> _PERGUNTAS_:
(a) No texto sobre separação de páginas por coletor, quais são todos os argumentos passados a options.add_argument?
(b) Reproduza o trecho do texto sobre separação de páginas por coletor que vai de "options.add_argument('--headless')" a "utilizando diversas métricas.", incluindo as duas pontas.

> _TEXTO DE LEITURA_:
## Separação de páginas de acordo com o coletor necessário

Dado uma página inicial de portal de transparência de uma prefeitura, é de interesse que possamos gerar links a partir dela e separar essses links gerados de acordo com subtags de dados a serem coletados (o que é tarefa para um classificador de páginas) e principalmente considerando o coletor necessário para recuperação da informação (tema abordado nesse notebook). A hipótese inicial é que isso pode ser feito comparando e clusterizando as páginas de acordo com sua estrutura, seu estilo ou considerando os botões presentes nela.

In [32]:
!pip install jellyfish
!pip install html-similarity



In [3]:
import urllib3
import jellyfish
import requests

from bs4 import BeautifulSoup
from urllib.parse import urljoin
from urllib3.exceptions import *
from html_similarity import style_similarity, structural_similarity, similarity

from selenium import webdriver
from selenium.webdriver.chrome.options import Options

options = Options()
options.add_argument("--disable-notifications")
options.add_argument("--disable-popup-blocking")
options.add_argument("--disable-web-security")
options.add_argument('--headless')

A seguir, há algumas páginas do Template 2. Essas páginas foram agrupadas de acordo com os coletores necessários para cada grupo, excetuando-se a paginas_extras, que se tratam de páginas isoladas do template. O ideal é que páginas de mesmo grupo (excetuando-se o último) apresentem resultados bem proximos entre si e resultados distantes de páginas de outros grupos. Assim, para que se possa mensurar isso, testou-se utilizando diversas métricas.

> _CONJUNTO DE ENTRADAS_:
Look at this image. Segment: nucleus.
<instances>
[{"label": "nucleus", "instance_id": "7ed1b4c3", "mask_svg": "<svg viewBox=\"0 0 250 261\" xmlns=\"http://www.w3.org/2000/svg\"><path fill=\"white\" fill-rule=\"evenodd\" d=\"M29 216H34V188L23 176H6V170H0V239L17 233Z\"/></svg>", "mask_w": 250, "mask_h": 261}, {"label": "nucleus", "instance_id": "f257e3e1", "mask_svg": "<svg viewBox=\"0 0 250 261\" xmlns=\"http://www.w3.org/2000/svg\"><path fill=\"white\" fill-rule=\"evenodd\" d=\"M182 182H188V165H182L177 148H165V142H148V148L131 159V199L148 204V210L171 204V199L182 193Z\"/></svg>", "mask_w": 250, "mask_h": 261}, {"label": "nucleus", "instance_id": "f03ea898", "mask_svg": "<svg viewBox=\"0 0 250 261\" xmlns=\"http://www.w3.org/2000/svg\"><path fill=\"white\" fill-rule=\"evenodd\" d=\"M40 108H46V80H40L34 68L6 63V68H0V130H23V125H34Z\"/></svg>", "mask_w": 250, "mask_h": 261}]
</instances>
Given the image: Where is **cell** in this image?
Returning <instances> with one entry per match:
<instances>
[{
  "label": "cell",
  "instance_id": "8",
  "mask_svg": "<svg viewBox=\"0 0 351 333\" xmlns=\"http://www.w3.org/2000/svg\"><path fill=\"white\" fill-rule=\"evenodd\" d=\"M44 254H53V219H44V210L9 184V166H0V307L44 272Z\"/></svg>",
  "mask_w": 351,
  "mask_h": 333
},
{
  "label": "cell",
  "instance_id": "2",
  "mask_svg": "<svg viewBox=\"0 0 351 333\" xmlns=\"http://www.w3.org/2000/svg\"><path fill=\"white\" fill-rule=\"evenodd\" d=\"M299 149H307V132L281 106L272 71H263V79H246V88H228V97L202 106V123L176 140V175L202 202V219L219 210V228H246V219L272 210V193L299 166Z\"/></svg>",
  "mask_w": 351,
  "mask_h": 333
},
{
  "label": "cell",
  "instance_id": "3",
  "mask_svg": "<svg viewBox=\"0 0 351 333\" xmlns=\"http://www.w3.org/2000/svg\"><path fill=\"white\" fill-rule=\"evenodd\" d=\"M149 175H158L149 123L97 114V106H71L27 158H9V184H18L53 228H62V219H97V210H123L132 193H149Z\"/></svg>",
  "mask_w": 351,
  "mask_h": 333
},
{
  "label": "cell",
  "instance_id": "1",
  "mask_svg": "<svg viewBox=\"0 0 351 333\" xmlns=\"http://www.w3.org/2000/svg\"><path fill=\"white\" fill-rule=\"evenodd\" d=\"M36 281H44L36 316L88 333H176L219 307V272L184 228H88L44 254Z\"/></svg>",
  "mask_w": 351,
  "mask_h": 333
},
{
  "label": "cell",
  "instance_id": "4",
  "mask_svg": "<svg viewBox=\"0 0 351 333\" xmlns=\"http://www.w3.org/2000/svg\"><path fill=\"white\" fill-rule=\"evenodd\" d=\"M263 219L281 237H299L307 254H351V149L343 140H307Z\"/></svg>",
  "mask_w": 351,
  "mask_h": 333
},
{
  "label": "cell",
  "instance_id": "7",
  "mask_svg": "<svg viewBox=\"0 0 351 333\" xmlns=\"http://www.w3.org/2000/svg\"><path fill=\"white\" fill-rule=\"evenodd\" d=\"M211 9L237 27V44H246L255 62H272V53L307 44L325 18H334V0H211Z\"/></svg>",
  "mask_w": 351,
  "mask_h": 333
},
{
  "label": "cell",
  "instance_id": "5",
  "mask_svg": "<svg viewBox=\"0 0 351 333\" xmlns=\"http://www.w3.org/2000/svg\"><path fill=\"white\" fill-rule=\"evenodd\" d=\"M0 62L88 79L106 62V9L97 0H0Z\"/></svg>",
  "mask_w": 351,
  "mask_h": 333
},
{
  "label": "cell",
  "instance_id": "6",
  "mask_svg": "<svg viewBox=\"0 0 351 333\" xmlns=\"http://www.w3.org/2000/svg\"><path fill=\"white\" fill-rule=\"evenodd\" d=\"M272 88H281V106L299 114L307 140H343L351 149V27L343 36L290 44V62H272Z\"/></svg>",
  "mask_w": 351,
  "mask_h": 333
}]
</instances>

> _RESPOSTAS_:
(a)
--disable-notifications
--disable-popup-blocking
--disable-web-security
--headless

(b)
options.add_argument('--headless')

A seguir, há algumas páginas do Template 2. Essas páginas foram agrupadas de acordo com os coletores necessários para cada grupo, excetuando-se a paginas_extras, que se tratam de páginas isoladas do template. O ideal é que páginas de mesmo grupo (excetuando-se o último) apresentem resultados bem proximos entre si e resultados distantes de páginas de outros grupos. Assim, para que se possa mensurar isso, testou-se utilizando diversas métricas.